Section 5C. SUBSIDIARIES; INVESTMENTS. Prior to the effectiveness of
the Merger (as defined in the Acquisition Agreement) Newco, Merger Sub, TSI
Finance Inc., a Delaware corporation ("FINANCE") and TSI Networks Inc., a
Delaware corporation ("NETWORKS") are the Company's only Subsidiaries. The
Company owns directly or indirectly 100% of the capital stock of each of Newco,
Merger Sub, Finance and Networks. Each of Newco, Merger Sub, Finance and
Networks is duly organized, validly existing and in good standing under the laws
of Delaware, possesses all requisite corporate power and authority and all
material licenses, permits and authorizations necessary to own its properties
and to carry on its business as now being conducted and as presently proposed to
be conducted and is qualified to do business in every jurisdiction in which its
ownership of property or the conduct of its business requires it to qualify.
Section 5D. AUTHORIZATION; NO BREACH. The execution, delivery and
performance of this Agreement and the other Transaction Documents to which the
Company is a party have been duly authorized by the Company. This Agreement and
all other Transaction Documents each constitutes a valid and binding obligation
of the Company, enforceable in accordance with its terms. The execution and
delivery by the Company of this Agreement and all other agreements contemplated
hereby to which the Company is a party, the offering, sale and issuance of the
Co-Invest Units hereunder and the fulfillment of and compliance with the
respective terms hereof and thereof by the Company do not and will not (i)

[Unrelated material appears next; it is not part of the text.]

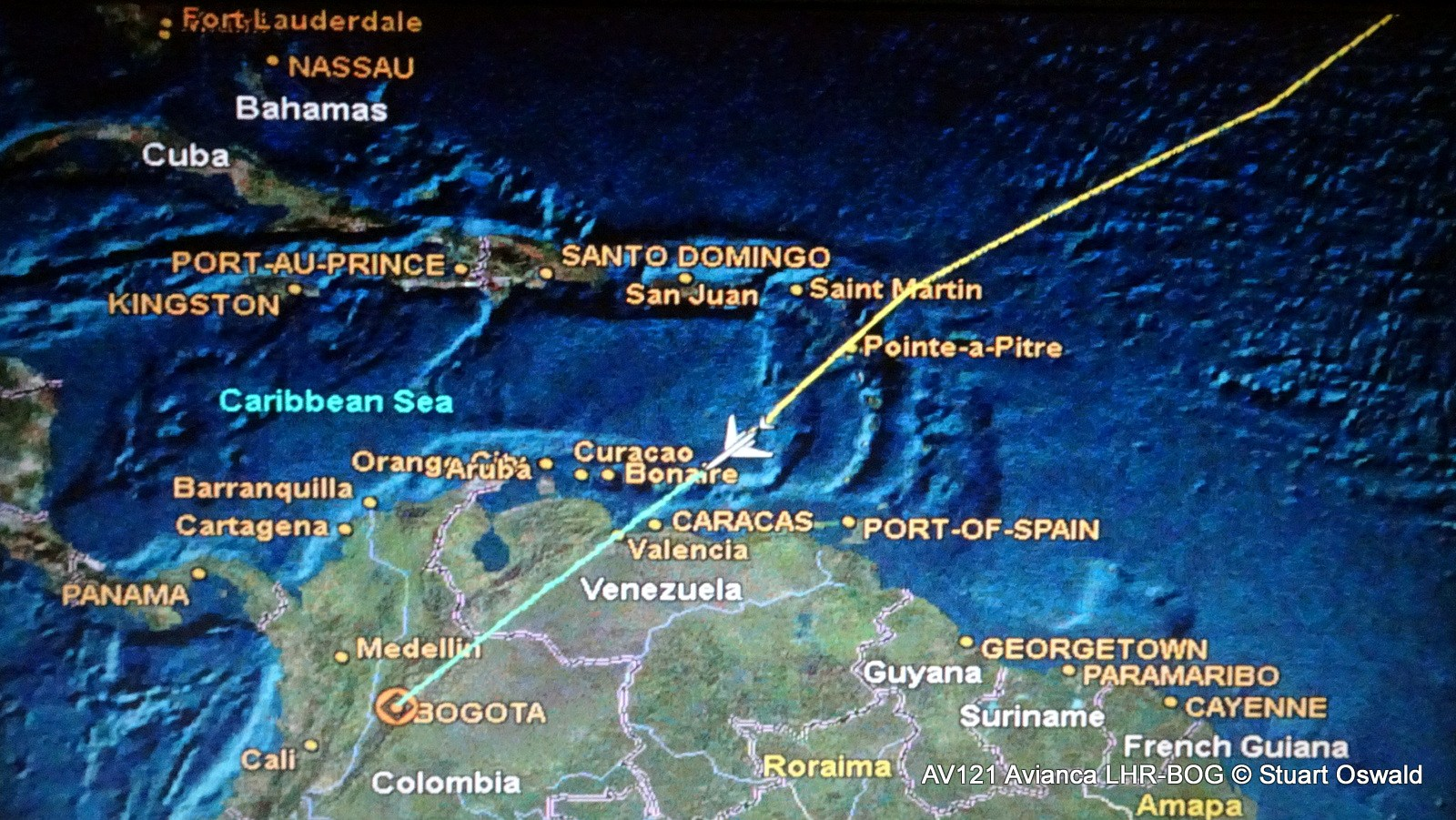 flight review flying direct from london to bogotá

conflict with or result in a breach of the terms, conditions or provisions of,
(ii) constitute a default under, (iii) result in the creation of any lien,
security interest, charge or encumbrance upon the Company's equity securities or
assets pursuant to, (iv) give any third party the right to modify, terminate or
accelerate any obligation under, (v) result in a violation of or (vi) require
any authorization, consent, approval, exemption or other action by or notice to
any court or administrative or governmental body pursuant to, the Certificate of
Formation of the Company, the LLC Agreement or any law, statute, rule or
regulation to which the Company is subject, or any agreement, instrument, order,
judgment or decree to which the Company is a party or by which it is bound.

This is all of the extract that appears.